IV. APPELLATE JURISDICTION

This is an appeal from the deferral, pending limited discovery, of a ruling on a motion to dismiss on grounds of absolute immunity. Orders denying immunity are generally appealable. Mitchell, 472 U.S. at 525, 105 S.Ct. 2806. The district court in this case, however, did not enter an order that categorically denied the motion to dismiss on the ground of absolute immunity. Rather, it deferred ruling on Gammie and Zito's absolute immunity claim until completion of limited discovery. The three-judge panel treated that deferral as an effective denial of the motion, and it assumed appellate jurisdiction under the collateral-order doctrine stemming from the Supreme Court's decision in Cohen v.

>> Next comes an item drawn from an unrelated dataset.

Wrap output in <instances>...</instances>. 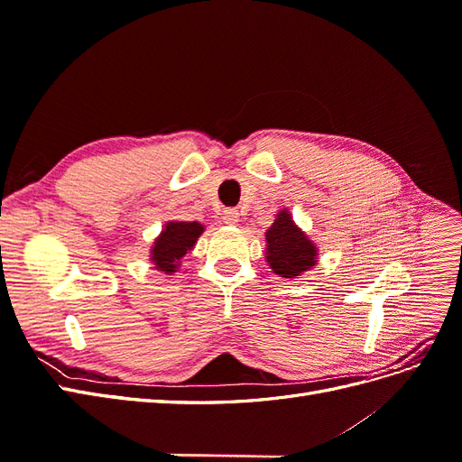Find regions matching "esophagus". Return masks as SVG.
<instances>
[{"label":"esophagus","instance_id":"obj_1","mask_svg":"<svg viewBox=\"0 0 462 462\" xmlns=\"http://www.w3.org/2000/svg\"><path fill=\"white\" fill-rule=\"evenodd\" d=\"M221 219L226 221L227 226H236V223H239V209H235V208L226 209V212H223V216H221Z\"/></svg>","mask_w":462,"mask_h":462}]
</instances>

Beneficial Industrial Loan Corp., 337 U.S. 541, 546-47, 69 S.Ct. 1221, 93 L.Ed. 1528 (1949). Miller, 292 F.3d at 987; see also Mitchell, 472 U.S. at 527, 105 S.Ct. 2806. The panel pointed out that the Supreme Court has held that absolute immunity, where applicable, is a protection not only from liability but also from being answerable in any way for one's actions. Miller, 292 F.3d at 987 (citing Mitchell, 472 U.S. at 525-26, 105 S.Ct. 2806).